At the end of trading on Thursday, stocks in the US climbed after the economy’s performance received an upward revision.
US Stocks Rise As Growth Rate Is Revised Upward
According to reports by the Commerce Department, the US economy grew at an annual pace of 2.1% in the last quarter of 2016, up from the estimated 1.9%.
At the close of trading, the Dow Jones climbed 69.17 points to finish at 20,728.49.
The S&P 500 climbed 6.93 points to close at 2,368.06. Meanwhile, the NASDAQ edged 16.80 points to finish at 5,914.34.
Sportswear company Lululemon Athletica, saw the biggest fall on the NASDAQ to close down by 23.44% following indications that sales were set to fall.
In a statement, the company said that same store sales would likely fall at the start of the year, a first since 2009.
On the S&P 500, ConocoPhillips shares were the best performers climbing by 8.8% after the company announced that it would be selling its natural gas assets and oil sands in western Canada to Cenovus Energy for an estimated 7.7 billion Canadian dollars.
Several energy companies including Marathon Oil and Royal Dutch Shell have been scaling back their operations with most selling their oil sands as high extraction costs eat into profits in this sector.
An increase in oil prices has however seen a rise in the value of shares in the energy sector.
West Texas Intermediate climbed 1.7% to close at $50.37 while Brent Crude edged 1% to close at $52.94.
Reports by the Commerce Department show that consumer spending from which two thirds of US economic activity comes, performed better than was initially expected.

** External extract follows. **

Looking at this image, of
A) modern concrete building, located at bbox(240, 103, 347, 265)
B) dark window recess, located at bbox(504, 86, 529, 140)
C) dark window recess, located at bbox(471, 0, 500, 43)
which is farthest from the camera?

However, the economy still witnessed slow growth in its third quarter rate of 3.5%.
The upward revision did not change the entire 2016 growth rate, which was the slowest since 2011 at 1.6%.
US President Donald Trump had promised to grow the economy by 4% through capital expenditure and tax cuts. However, the sluggish growth could make it difficult to attain these goals.
The last time the US economy came close to growing at 4% was in 2000 at the peak of the dotcom boom.
According to analysts, the slow growing GDP rates are now becoming the norm. As such, the rate at which the US economy is growing should be seen as fairly good.
Mr. Trump’s view of the economy is yet to be proven wrong or right but generally, the US economy seems to be doing well supported by positive unemployment reports and robust consumer confidence.